**Extract provided**.

+++

Why Fantini Mosaici’s Venetian Terrazzo Floor in Milan Is Defining Luxury Design
Fantini Mosaici’s handcrafted Venetian terrazzo flooring for the RCS Group presidency offices in Milan is rapidly becoming one of the most discussed interior architecture projects of 2026. Designed with the Milan studio De.Tales inside the historic Palazzina Feltrinelli on Via Solferino, the project signals the return of terrazzo as one of the defining luxury materials of the decade.
I have spent two decades putting my hands on surfaces. Marble. Oak. Brushed brass. Hand-troweled plaster. And every now and then, on a project that lets me breathe deeper than usual, terrazzo.
So when I heard Fantini Mosaici had laid the floors of the new RCS Group presidency offices at Corriere della Sera itself, I cleared my afternoon and went looking for images.
What I found stopped me.

+++

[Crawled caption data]
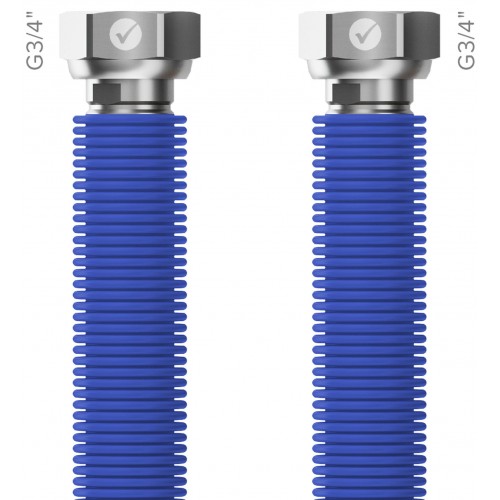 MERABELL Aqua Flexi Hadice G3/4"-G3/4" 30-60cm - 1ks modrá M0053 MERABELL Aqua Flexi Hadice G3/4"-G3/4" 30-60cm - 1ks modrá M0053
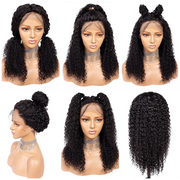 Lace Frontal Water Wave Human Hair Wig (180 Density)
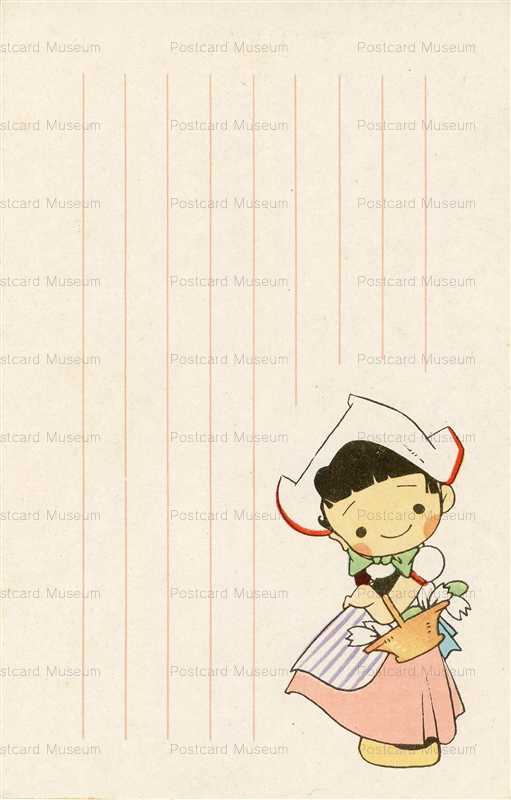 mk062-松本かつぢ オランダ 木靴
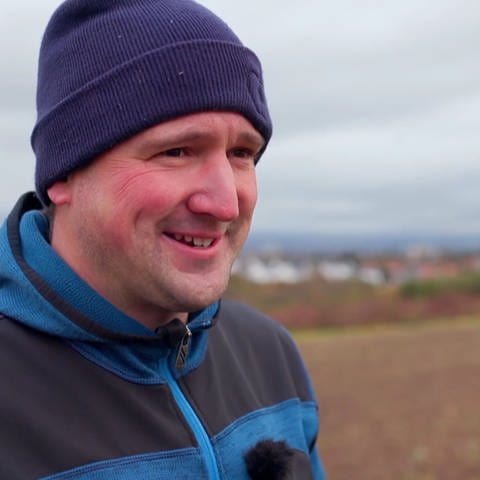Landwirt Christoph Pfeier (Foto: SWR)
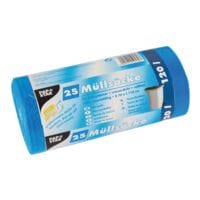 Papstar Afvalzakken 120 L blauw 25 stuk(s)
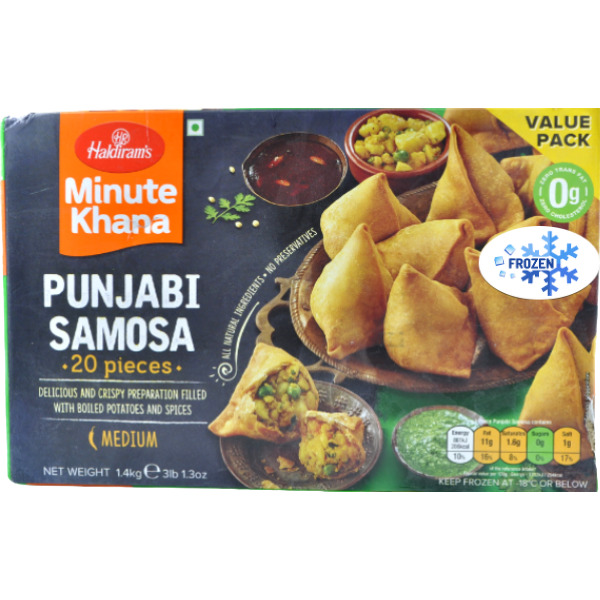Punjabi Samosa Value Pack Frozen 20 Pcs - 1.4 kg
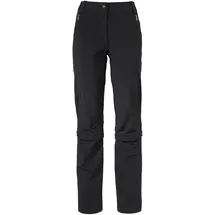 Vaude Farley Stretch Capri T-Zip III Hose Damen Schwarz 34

+++

**Requirement 1**. Reproduce verbatim the passage of the terrazzo article that begins with the words "I have spent" and ends with "than usual, terrazzo.".
**Requirement 2**.
Answer these questions using the terrazzo article above:
(a) Which Milan studio worked with Fantini Mosaici on the design?
(b) On which street does the Palazzina Feltrinelli stand?
(c) For how many years has the writer been putting their hands on surfaces?

**Response 1**.
I have spent two decades putting my hands on surfaces. Marble. Oak. Brushed brass. Hand-troweled plaster. And every now and then, on a project that lets me breathe deeper than usual, terrazzo.

**Response 2**.
(a) De.Tales
(b) Via Solferino
(c) Two decades